All the code, including other versions detailed below, can be found on GitHub.

Assessing performance

Quick question to you, the reader: how fast do you think that will will go? How many milliseconds does it take to update the world and draw it?

In my test code, I’ve displayed both the average FPS (frame-per-second), and also the average frame-time (they are both calculated on a per-second basis).

On my machine (MacBook Pro Retina, 15-inch, late 2013, macOS High Sierra) I have the following results: around 182-187 ms per frame, which represents a FPS of about 5.5-5.3. The results oscillate a bit, they depend on what else is running on my machine, so let’s just say that it takes 180 ms per frame – makes it easier to reason about.

For something that has animations into it, 5 FPS is pretty bad.

Let’s look at what the code does. Each frame we call advance and then draw on the world. The relevant code is shown again below:

struct RotMatrix {
    float cos_theta;
    float sin_theta;
};

void World::advance(RotMatrix velocityRotation) {
    for (int i = 0; i < objects.size(); i++)
        objects[i]->advance(velocityRotation);
}
void GameObject::advance(RotMatrix velocityRotation) {
    Vec2 actualVelocity = rotate(velocityRotation, velocity);
    pos.x += actualVelocity.x;
    pos.y += actualVelocity.y;
}
Vec2 rotate(RotMatrix mat, Vec2 vec) {
    return Vec2(vec.x * mat.cos_theta - vec.y * mat.sin_theta,
                vec.x * mat.sin_theta + vec.y * mat.cos_theta);
}

void World::draw() const {
    for (int i = 0; i < g_numPoints; i++)
        objects[i]->draw();
}
void GameObject::draw() const {
    if (pos.x < g_viewSize && pos.y < g_viewSize)
        drawPoint(pos);
}
void drawPoint(Vec2 pt) {
    if ( pt.x < g_viewSize && pt.y < g_viewSize )
        glVertex2f(pt.x * 2.0f / g_viewSize - 1.0f, pt.y * 2.0f / g_viewSize - 1.0f);
}

We compute the rotation matrix only once, we call advance and draw only once per frame. In the advance call we are making some mathematical operations on our game objects, and in the draw part, we draw the game objects, if they are visible.

QUESTION: Why is this so slow? (yes, it can be faster)

Probably, the vast majority of programmers who look at this will answer that the drawing part is slower than the update. After all, the update performs just a few mathematical operations, while the drawing part invokes OpenGL. We know that OpenGL has some complex transformation pipelines that involve some shaders and of course, going back and forth between main CPU and GPU. Clear, right?

Let’s put that to the test. Let’s comment out the advance function call over the world. In this case we would not update the objects after we’ve generate them, so we are drawing a static scene (over and over again).

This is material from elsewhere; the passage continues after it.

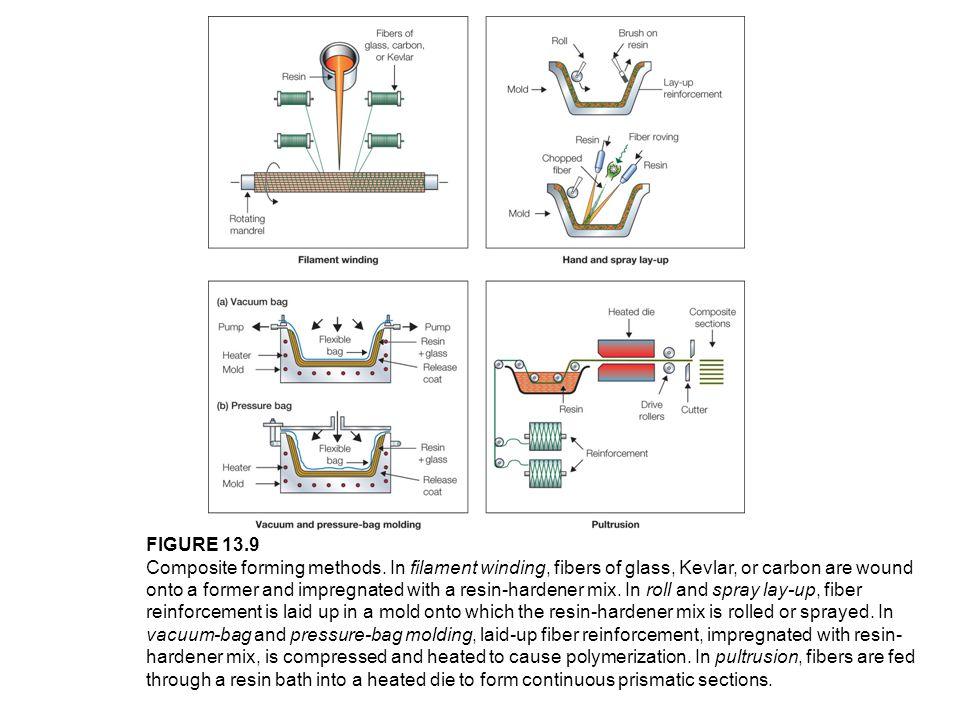 FIGURE 13.9 Composite forming methods.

On my machine, removing the top-level advance will produce a frame-time of 73-80 ms (FPS 12-13). Making the test from the other point of view, removing draw will produce a frame-time of 113-115. There is some other job done per frame, like clearing the frame, flushing OpenGL, but apparently the vast majority of time is distributed among the two functions.

Please note that, if we add these frame-times we obtain slightly more than the original time. That is ok. The program does slightly different things, we have caching effects, etc. The rough division between those two functions will be:

The advance represents the biggest performance problem that we have.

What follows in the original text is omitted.